▸ **Task directions**
Go over the data below line by line, and state how many lines contain the string "varied". Give the number only.

Saved data entries
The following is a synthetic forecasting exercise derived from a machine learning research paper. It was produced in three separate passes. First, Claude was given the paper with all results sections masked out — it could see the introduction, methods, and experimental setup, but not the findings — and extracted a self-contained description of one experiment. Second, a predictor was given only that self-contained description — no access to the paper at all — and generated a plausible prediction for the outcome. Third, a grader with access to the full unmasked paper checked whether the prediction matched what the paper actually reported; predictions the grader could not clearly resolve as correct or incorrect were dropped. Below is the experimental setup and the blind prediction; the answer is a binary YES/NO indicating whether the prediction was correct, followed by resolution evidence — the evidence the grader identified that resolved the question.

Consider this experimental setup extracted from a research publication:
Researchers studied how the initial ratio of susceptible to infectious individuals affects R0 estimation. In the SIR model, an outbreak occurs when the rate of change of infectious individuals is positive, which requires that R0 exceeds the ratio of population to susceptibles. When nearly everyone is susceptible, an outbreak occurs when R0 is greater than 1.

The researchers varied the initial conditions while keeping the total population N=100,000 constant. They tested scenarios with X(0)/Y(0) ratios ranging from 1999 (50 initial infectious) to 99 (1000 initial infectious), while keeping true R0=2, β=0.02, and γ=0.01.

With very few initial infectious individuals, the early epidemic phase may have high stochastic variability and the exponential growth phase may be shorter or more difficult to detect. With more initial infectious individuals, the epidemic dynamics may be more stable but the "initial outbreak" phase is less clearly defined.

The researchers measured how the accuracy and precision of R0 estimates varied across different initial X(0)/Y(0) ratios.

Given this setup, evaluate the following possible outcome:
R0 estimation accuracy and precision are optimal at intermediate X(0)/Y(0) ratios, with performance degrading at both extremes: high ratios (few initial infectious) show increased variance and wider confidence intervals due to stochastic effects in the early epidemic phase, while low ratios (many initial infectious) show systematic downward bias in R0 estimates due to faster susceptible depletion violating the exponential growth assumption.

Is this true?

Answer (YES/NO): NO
...
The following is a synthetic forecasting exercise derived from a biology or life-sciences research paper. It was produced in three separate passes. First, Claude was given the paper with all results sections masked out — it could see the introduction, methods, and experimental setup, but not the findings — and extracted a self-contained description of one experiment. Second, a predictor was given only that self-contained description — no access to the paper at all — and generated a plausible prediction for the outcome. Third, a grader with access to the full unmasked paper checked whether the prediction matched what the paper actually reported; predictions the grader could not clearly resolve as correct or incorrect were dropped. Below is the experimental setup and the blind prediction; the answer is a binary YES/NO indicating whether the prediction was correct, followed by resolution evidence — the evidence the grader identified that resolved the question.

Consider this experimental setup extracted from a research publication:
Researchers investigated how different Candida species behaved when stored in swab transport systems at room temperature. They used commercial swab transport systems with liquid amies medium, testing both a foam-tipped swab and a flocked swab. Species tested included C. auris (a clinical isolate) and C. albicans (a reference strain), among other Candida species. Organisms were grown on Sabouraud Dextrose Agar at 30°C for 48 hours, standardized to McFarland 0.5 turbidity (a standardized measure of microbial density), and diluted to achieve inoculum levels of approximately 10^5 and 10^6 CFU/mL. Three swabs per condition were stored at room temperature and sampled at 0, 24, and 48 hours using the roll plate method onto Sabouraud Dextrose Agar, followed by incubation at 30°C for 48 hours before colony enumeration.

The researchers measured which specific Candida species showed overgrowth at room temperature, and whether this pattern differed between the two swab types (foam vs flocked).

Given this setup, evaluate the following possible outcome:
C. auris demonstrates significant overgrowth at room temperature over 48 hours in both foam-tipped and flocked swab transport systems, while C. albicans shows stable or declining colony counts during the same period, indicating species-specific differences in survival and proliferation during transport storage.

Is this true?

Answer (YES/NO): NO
==
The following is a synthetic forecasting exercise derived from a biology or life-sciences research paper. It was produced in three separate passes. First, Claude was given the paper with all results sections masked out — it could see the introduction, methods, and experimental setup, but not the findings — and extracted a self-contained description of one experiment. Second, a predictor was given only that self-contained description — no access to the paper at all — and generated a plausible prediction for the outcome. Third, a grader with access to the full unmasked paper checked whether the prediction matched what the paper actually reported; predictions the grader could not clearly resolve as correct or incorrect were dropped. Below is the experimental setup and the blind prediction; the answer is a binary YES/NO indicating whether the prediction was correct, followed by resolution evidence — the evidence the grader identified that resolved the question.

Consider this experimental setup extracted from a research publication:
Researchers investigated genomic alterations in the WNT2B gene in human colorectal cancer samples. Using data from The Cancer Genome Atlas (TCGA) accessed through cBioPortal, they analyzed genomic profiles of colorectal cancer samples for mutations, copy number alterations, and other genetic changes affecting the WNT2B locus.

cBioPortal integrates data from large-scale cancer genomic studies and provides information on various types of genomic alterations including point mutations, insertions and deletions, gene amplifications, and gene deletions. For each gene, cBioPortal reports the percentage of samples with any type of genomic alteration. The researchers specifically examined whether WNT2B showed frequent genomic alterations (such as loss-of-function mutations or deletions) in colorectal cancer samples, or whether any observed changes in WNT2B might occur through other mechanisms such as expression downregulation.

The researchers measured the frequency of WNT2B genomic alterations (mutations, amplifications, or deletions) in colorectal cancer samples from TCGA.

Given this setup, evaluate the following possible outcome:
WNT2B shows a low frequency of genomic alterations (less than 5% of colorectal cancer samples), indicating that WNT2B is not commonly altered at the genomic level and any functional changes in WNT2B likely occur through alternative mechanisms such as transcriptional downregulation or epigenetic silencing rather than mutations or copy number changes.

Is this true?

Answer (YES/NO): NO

▸ **Result**
2